There’s a reason professional thinkers don’t pull down $500 million to trade verbal jabs, or endure six-months of recovery afterward to get back into debating shape. Skill and qualifications aside, the difference between trading words and trading jabs is obvious to most.
Professor Lisa Barrett of Northeastern University persists in swimming against the current of the intellectual Gulf Stream. She does, to her credit, put herself in her critics’ shoes:
“This idea — that there is often no difference between speech and violence — has struck many as a coddling or infantilizing of students, as well as a corrosive influence on the freedom of expression necessary for intellectual progress.”
She gives credence to her critics’ sentiments.
Then she proceeds to lecture the reader on which type of speech is free, and which is not:
“The scientific findings I described above provide empirical guidance for which kinds of controversial speech should and shouldn’t be acceptable on campus and in civil society.

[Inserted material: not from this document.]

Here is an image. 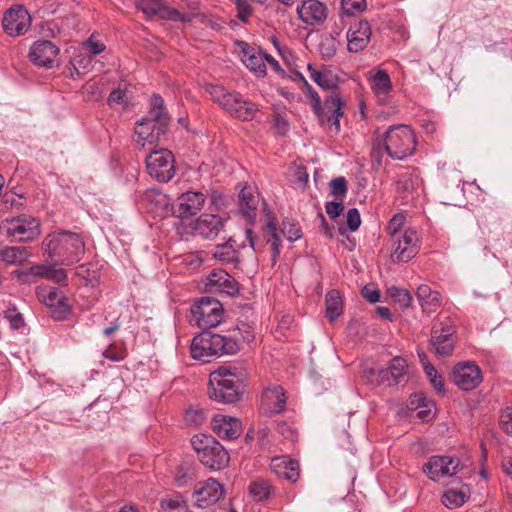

In short, the answer depends on whether the speech is abusive or merely offensive.”
Words can be equated to violence, she maintains, so long as those words are spouted by walking liberal-kryptonite Milo Yiannopoulos:
“That’s why it’s reasonable, scientifically speaking, not to allow a provocateur and hatemonger like Milo Yiannopoulos to speak at your school.”
The logic behind this not-so-stunning conclusion:
“He is part of something noxious, a campaign of abuse. There is nothing to be gained from debating him, for debate is not what he is offering.”
This is typical of critics of Milo and his ilk: if you don’t feel comfortable with the viewpoint, delivery, or word choice, label the speaker’s words as intolerable to the human conscience, beyond the realm of civilized debate.
Contrary to those who clearly hear Milo- whether they agree with him or not- articulating very real ideas and viewpoints. Despite Barrett’s assertion, the ideas can be debated, and they can be argued against without somebody enduring physical harm in the process. They aren’t nuclear radiation, they’re words.
Barrett does make a prescient observation differentiating Milo’s inflammatory routine from scholars such as Charles Murray:
“On the other hand, when the political scientist Charles Murray argues that genetic factors help account for racial disparities in I.Q. scores, you might find his view to be repugnant and misguided, but it’s only offensive.”
This is a wise distinction for anybody to make when considering the source of the information they choose to ingest. But this distinction should be merely observed and acted upon accordingly. The differences between Charles Murray and Milo Yiannopoulos cannot be the line upon which we define free speech.
Further, Barrett never mends the logical disconnect which she created: how can speech be labeled as abuse if nobody is forced to listen?
It has yet to be reported that students are being compelled to sit-in on Milo’s speeches. Perhaps Barrett just forgot to add in that crucial detail.
Despite advocating for the banning of certain speech on college campuses, Barrett adds this aside:
“By all means, we should have open conversations and vigorous debate about controversial or offensive topics.”
“By all means.”
Except by means of free speech, apparently.